▶ _Records for the exercise_:
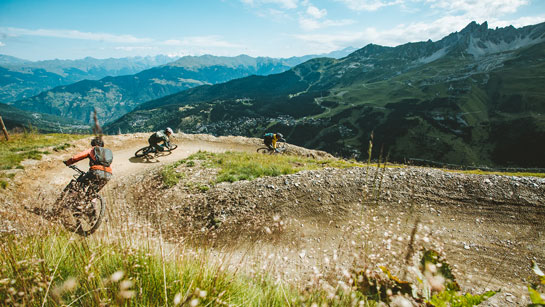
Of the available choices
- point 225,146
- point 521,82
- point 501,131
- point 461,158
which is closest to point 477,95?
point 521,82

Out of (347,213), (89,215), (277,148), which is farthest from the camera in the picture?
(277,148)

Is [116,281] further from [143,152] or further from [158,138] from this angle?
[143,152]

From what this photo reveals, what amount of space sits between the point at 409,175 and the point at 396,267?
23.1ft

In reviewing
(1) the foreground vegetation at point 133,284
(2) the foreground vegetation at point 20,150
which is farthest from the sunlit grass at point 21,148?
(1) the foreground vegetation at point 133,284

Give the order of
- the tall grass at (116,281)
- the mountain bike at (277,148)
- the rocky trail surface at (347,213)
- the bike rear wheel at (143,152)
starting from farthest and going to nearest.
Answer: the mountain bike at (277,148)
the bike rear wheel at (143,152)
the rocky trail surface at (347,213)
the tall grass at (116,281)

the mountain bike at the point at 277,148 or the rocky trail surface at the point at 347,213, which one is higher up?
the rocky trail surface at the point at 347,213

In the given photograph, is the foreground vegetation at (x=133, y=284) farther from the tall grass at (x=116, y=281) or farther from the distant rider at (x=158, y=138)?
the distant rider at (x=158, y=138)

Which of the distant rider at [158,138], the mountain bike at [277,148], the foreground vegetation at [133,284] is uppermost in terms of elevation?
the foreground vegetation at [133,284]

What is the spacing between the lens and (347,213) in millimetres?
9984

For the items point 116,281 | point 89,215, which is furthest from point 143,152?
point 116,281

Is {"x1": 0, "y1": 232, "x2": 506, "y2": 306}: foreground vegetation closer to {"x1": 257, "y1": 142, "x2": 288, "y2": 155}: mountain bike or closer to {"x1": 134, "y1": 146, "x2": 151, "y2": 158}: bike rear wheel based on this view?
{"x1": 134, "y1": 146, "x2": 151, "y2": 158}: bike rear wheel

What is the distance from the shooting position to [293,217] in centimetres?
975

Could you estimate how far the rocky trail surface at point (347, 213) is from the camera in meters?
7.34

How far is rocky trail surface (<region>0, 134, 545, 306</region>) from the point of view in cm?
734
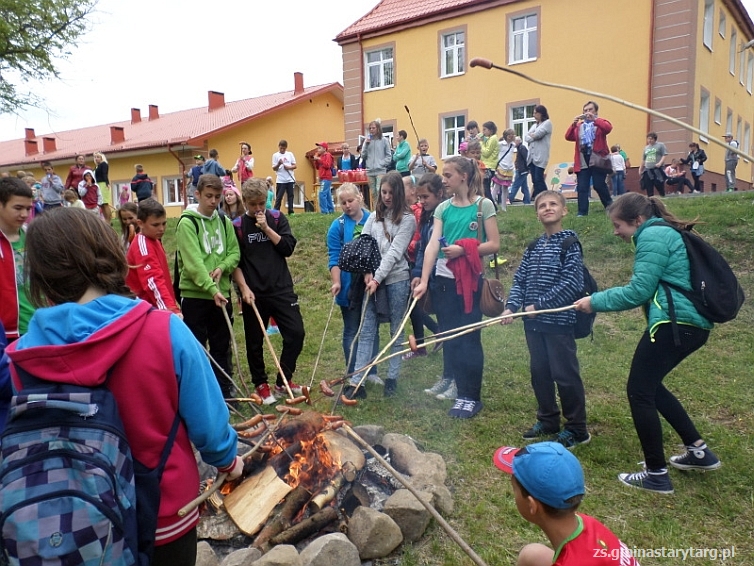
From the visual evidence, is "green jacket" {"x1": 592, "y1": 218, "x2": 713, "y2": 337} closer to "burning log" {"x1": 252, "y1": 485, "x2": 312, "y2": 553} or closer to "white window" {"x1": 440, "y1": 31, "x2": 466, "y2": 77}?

==

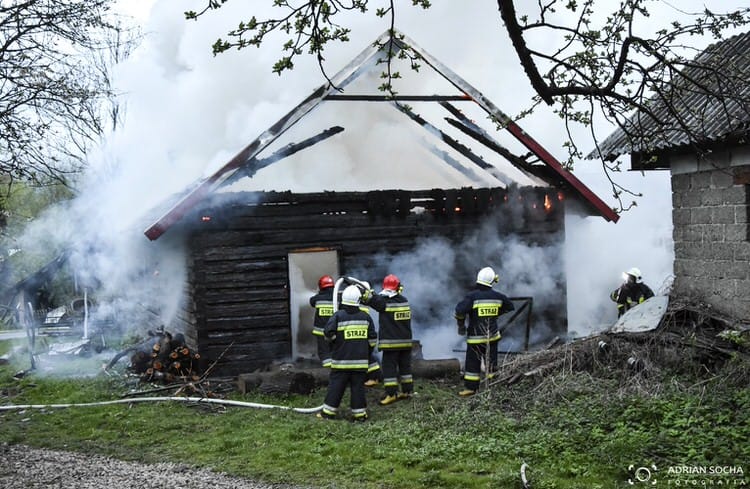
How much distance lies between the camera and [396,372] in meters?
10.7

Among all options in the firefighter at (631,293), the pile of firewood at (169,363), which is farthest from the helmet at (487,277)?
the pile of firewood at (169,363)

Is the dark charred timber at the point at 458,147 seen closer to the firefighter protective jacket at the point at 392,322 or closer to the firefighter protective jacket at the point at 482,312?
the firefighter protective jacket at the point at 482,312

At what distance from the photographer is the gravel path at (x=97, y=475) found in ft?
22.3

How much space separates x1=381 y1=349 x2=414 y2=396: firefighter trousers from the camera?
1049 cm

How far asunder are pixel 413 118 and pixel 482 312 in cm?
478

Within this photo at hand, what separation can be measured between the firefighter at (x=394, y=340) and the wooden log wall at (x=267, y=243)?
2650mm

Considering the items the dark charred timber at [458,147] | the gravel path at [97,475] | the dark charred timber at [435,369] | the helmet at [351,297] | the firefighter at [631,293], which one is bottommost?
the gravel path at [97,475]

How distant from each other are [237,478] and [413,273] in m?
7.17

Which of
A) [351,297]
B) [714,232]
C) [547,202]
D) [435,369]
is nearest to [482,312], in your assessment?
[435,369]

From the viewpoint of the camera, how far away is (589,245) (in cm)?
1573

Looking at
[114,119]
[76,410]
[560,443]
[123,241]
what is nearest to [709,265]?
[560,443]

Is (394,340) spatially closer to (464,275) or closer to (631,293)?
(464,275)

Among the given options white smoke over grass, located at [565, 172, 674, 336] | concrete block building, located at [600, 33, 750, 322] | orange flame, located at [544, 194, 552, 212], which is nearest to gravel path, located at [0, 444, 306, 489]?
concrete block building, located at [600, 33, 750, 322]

--

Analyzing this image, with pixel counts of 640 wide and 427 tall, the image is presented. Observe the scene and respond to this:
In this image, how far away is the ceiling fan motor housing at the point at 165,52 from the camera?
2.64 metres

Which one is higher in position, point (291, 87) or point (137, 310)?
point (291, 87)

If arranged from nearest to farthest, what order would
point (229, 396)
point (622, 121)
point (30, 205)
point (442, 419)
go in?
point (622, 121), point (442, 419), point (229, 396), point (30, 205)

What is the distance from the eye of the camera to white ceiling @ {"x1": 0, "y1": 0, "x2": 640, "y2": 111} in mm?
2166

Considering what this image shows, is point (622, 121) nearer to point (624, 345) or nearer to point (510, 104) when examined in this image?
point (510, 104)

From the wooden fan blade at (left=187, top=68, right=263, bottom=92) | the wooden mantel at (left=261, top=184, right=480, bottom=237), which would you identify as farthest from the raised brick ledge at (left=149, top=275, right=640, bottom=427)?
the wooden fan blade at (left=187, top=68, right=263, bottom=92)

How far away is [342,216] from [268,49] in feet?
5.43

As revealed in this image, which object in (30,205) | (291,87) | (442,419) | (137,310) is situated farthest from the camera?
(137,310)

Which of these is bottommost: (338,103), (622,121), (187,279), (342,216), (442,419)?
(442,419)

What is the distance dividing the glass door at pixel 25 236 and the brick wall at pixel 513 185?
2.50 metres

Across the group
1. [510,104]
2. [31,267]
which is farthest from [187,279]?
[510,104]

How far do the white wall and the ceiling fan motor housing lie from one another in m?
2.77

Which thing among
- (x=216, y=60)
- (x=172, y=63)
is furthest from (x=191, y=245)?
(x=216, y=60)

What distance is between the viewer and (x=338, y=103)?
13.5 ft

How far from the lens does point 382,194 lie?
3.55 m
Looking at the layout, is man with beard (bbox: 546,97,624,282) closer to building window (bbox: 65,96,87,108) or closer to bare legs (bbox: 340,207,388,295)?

▶ _Task instructions_: Select every line of the records above that contains the word "protective", treating uppercase and lowercase as different.

▶ _Exercise result_:
Is the dark charred timber at the point at 458,147 seen closer to the firefighter protective jacket at the point at 392,322 or closer to the firefighter protective jacket at the point at 482,312?
the firefighter protective jacket at the point at 482,312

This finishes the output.